EXERCISE OBJECTIVE.
Reproduce the lines from the one holding "1.尺寸和重量：产品的尺寸和" to the end of the entries. Include both ends and change nothing.

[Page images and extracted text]
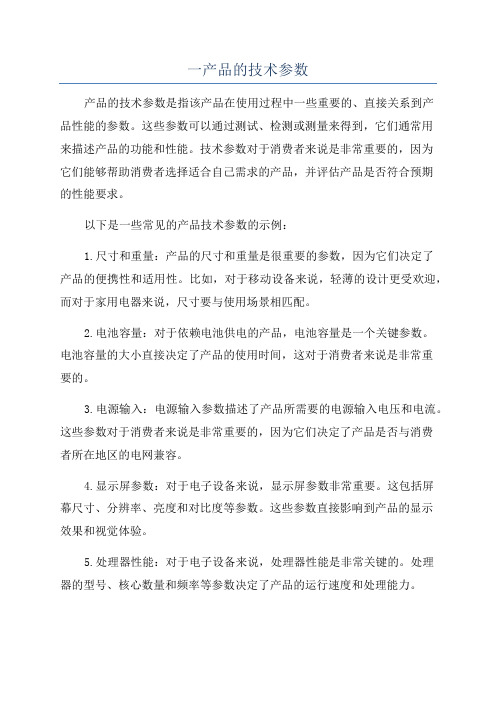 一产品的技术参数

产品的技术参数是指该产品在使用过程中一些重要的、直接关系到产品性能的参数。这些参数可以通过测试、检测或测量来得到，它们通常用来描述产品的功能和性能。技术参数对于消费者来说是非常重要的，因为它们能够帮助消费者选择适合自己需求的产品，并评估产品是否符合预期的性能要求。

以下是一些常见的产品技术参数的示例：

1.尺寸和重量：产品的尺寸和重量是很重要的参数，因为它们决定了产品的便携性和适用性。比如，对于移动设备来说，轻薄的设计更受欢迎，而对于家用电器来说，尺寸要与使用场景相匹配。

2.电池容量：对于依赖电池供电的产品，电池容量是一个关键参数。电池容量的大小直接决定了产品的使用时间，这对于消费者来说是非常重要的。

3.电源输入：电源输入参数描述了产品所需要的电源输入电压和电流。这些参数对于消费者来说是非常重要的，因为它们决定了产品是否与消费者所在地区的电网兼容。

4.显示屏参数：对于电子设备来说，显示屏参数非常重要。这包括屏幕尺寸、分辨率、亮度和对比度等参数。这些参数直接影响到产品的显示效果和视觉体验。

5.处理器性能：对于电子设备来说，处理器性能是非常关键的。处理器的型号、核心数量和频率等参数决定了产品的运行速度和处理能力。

RESULT OF THE TASK.
1.尺寸和重量：产品的尺寸和重量是很重要的参数，因为它们决定了产品的便携性和适用性。比如，对于移动设备来说，轻薄的设计更受欢迎，而对于家用电器来说，尺寸要与使用场景相匹配。

2.电池容量：对于依赖电池供电的产品，电池容量是一个关键参数。电池容量的大小直接决定了产品的使用时间，这对于消费者来说是非常重要的。

3.电源输入：电源输入参数描述了产品所需要的电源输入电压和电流。这些参数对于消费者来说是非常重要的，因为它们决定了产品是否与消费者所在地区的电网兼容。

4.显示屏参数：对于电子设备来说，显示屏参数非常重要。这包括屏幕尺寸、分辨率、亮度和对比度等参数。这些参数直接影响到产品的显示效果和视觉体验。

5.处理器性能：对于电子设备来说，处理器性能是非常关键的。处理器的型号、核心数量和频率等参数决定了产品的运行速度和处理能力。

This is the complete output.